▶ **EXERCISE MATERIALS**

□ □ □

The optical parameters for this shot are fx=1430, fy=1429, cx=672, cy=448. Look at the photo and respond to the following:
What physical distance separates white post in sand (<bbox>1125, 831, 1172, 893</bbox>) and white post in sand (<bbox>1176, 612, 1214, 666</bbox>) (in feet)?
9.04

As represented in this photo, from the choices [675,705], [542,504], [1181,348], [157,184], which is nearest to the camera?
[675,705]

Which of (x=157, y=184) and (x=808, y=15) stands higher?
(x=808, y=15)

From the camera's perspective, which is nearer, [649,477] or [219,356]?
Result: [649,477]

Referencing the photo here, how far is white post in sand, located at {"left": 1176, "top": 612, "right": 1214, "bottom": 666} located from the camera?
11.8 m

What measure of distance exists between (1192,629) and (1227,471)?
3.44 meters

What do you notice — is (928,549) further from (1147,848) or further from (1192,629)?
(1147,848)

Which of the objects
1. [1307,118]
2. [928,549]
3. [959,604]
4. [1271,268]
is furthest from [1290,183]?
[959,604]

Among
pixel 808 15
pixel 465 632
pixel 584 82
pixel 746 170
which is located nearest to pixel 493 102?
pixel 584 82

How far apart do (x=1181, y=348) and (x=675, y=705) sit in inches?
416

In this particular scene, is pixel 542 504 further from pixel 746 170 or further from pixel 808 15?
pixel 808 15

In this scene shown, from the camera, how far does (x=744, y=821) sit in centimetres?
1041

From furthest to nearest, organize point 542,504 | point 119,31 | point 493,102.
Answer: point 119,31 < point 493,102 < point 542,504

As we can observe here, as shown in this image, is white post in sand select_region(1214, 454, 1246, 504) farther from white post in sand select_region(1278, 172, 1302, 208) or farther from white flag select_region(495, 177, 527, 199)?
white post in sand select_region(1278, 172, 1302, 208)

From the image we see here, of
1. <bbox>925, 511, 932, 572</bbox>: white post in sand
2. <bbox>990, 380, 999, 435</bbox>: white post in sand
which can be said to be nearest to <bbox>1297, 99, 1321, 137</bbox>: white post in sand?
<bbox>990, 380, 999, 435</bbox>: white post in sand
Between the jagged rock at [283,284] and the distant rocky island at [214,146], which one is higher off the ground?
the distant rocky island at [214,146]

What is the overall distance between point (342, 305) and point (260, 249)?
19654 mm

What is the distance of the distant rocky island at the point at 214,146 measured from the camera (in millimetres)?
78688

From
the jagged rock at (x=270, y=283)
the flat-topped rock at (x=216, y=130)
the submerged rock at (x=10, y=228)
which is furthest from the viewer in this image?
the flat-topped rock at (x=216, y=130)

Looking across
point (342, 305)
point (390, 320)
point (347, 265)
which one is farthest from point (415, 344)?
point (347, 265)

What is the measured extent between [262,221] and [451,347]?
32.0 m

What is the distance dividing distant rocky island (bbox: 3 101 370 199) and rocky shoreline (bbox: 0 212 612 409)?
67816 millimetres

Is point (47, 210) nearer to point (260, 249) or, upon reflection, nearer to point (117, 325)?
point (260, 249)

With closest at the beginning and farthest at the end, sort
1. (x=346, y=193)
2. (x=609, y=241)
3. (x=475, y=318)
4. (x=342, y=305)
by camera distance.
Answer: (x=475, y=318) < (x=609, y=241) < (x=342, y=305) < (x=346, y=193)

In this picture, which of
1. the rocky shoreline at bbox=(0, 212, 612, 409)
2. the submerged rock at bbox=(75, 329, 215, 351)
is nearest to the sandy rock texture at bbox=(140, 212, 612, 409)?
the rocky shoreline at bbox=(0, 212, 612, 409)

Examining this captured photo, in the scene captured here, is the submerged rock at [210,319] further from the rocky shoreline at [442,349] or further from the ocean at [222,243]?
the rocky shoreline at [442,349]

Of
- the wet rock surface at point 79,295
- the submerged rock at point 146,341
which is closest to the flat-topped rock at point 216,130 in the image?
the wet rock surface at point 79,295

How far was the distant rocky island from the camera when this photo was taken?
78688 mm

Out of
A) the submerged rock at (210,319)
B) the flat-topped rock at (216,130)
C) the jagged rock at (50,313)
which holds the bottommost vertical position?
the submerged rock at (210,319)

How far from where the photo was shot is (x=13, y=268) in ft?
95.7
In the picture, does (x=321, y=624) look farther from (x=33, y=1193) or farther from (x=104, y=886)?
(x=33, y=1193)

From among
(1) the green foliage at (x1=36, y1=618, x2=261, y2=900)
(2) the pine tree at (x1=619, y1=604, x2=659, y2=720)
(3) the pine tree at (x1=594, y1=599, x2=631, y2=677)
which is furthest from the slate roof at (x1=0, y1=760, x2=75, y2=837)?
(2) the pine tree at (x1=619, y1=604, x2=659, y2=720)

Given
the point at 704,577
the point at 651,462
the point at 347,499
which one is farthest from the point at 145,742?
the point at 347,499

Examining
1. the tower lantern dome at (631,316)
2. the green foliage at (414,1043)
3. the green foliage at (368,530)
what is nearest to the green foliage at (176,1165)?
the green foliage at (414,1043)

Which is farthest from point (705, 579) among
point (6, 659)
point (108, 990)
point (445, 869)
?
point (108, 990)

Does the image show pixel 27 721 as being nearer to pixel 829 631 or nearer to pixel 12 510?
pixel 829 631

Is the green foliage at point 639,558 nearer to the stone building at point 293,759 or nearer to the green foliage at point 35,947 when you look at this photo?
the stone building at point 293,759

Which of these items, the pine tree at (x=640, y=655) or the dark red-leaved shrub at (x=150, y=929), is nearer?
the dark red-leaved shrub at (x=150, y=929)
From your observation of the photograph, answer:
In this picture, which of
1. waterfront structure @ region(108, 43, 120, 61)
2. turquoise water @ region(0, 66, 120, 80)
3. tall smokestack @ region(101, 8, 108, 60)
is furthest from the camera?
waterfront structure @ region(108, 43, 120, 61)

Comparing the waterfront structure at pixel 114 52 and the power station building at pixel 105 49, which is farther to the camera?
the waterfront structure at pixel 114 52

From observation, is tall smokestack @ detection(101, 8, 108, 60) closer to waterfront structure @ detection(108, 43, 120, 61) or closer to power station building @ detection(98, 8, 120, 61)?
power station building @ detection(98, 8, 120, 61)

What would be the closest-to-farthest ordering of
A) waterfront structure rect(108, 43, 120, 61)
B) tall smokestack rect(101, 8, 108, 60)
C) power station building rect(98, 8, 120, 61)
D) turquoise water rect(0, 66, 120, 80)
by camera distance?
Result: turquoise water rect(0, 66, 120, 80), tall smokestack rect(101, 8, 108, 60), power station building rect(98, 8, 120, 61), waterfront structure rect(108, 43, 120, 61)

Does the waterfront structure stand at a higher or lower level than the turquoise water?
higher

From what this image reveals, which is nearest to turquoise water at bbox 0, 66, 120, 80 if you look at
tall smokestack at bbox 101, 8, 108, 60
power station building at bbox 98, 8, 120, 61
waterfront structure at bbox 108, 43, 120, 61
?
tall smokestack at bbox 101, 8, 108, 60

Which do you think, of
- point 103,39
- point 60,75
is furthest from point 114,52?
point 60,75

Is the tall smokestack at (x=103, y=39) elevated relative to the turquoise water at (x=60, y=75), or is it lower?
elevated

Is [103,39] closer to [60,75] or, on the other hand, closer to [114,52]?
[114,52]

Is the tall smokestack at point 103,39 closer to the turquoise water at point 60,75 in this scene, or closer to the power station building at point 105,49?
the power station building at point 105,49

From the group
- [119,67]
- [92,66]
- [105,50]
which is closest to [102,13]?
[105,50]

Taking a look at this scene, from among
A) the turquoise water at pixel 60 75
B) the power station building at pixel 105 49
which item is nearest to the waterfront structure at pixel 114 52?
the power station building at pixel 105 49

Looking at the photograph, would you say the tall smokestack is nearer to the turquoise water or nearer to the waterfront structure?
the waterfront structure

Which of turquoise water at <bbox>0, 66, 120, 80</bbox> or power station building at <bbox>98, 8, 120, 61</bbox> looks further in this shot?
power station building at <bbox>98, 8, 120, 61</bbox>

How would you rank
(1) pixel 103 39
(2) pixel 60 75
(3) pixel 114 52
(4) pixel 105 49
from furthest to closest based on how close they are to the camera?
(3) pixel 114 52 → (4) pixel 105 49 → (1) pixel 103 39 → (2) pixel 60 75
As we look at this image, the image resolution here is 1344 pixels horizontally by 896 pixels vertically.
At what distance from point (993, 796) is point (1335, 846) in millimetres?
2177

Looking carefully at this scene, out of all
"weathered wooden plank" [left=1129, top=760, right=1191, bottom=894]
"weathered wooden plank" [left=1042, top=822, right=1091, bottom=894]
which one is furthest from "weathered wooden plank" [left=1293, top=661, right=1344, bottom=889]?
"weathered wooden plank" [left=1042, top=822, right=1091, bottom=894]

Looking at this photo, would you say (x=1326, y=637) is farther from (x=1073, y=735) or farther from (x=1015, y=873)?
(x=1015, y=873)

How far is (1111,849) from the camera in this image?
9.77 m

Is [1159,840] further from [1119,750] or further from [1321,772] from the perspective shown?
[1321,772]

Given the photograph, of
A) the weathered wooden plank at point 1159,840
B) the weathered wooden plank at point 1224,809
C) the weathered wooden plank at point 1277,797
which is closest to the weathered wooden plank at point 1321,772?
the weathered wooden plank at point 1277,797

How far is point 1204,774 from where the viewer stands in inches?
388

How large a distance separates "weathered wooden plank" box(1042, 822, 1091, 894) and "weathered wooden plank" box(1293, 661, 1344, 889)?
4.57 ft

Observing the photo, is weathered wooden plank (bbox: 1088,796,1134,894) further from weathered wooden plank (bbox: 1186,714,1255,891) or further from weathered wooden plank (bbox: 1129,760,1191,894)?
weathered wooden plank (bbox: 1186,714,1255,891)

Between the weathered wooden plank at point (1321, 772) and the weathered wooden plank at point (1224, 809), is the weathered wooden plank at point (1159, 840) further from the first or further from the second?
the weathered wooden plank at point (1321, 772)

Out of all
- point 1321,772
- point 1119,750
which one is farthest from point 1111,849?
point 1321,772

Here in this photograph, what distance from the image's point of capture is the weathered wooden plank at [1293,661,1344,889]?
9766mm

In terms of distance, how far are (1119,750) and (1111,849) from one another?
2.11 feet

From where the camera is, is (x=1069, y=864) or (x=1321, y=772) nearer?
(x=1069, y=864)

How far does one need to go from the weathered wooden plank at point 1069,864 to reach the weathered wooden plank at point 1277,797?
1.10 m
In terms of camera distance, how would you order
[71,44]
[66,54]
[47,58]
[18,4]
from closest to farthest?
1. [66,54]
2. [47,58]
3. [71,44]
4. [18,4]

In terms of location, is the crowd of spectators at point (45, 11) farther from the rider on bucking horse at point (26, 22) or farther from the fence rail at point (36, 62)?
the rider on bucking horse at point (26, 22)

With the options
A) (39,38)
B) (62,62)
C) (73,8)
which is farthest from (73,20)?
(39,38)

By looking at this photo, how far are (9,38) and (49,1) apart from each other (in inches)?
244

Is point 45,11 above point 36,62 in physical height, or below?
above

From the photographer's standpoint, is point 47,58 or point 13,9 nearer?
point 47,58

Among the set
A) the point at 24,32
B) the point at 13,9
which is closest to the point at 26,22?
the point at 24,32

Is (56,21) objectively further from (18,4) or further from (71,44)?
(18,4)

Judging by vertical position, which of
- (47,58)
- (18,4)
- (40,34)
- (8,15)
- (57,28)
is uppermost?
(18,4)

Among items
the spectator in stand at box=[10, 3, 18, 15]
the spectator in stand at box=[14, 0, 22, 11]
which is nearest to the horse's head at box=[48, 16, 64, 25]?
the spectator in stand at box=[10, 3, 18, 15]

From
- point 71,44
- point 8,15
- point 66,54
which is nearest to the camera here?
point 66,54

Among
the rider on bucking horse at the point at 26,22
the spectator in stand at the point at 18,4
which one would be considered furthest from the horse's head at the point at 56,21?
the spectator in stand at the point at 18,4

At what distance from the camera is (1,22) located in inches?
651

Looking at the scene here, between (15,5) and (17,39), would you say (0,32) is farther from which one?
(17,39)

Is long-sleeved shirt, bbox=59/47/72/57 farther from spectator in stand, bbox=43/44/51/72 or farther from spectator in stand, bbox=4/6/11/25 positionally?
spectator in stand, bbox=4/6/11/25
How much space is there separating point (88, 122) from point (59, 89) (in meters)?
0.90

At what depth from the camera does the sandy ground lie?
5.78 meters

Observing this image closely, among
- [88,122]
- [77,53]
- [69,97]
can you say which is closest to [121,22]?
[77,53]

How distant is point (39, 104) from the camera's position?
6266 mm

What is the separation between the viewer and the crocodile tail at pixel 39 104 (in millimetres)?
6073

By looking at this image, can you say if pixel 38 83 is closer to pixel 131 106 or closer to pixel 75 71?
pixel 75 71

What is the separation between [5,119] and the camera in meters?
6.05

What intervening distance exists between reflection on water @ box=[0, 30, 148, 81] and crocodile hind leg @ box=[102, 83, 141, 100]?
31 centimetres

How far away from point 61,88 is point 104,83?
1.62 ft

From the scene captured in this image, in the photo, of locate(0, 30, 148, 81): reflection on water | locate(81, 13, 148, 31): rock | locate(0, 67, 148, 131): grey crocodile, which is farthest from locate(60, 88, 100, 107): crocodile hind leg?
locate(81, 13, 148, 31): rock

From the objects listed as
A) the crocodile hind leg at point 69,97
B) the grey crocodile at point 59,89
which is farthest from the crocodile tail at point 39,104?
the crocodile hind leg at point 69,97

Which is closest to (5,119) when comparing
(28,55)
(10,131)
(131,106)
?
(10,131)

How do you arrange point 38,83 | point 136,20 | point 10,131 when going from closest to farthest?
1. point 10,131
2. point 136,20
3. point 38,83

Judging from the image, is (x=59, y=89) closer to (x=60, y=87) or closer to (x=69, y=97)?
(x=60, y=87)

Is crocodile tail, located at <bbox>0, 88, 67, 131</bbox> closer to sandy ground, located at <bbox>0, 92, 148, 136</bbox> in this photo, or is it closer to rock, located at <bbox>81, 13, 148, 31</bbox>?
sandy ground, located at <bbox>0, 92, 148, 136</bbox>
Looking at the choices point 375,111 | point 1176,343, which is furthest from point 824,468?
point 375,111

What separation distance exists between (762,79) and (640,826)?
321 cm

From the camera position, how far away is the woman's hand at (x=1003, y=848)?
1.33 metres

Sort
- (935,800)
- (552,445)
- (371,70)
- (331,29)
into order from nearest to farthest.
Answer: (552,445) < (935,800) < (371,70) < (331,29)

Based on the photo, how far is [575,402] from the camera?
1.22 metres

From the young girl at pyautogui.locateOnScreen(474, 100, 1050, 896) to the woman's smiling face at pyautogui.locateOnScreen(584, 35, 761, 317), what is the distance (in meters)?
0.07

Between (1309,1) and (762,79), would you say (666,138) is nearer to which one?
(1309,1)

□ □ □

▶ **EXERCISE DIRECTIONS**
Reproduce everything from the line containing "From furthest to nearest, organize" down to the line containing "Answer: point 119,31", swapping "organize" for "arrange" and leaving all else as it stands.

▶ **THE ANSWER**
From furthest to nearest, arrange point 542,504 | point 119,31 | point 493,102.
Answer: point 119,31 < point 493,102 < point 542,504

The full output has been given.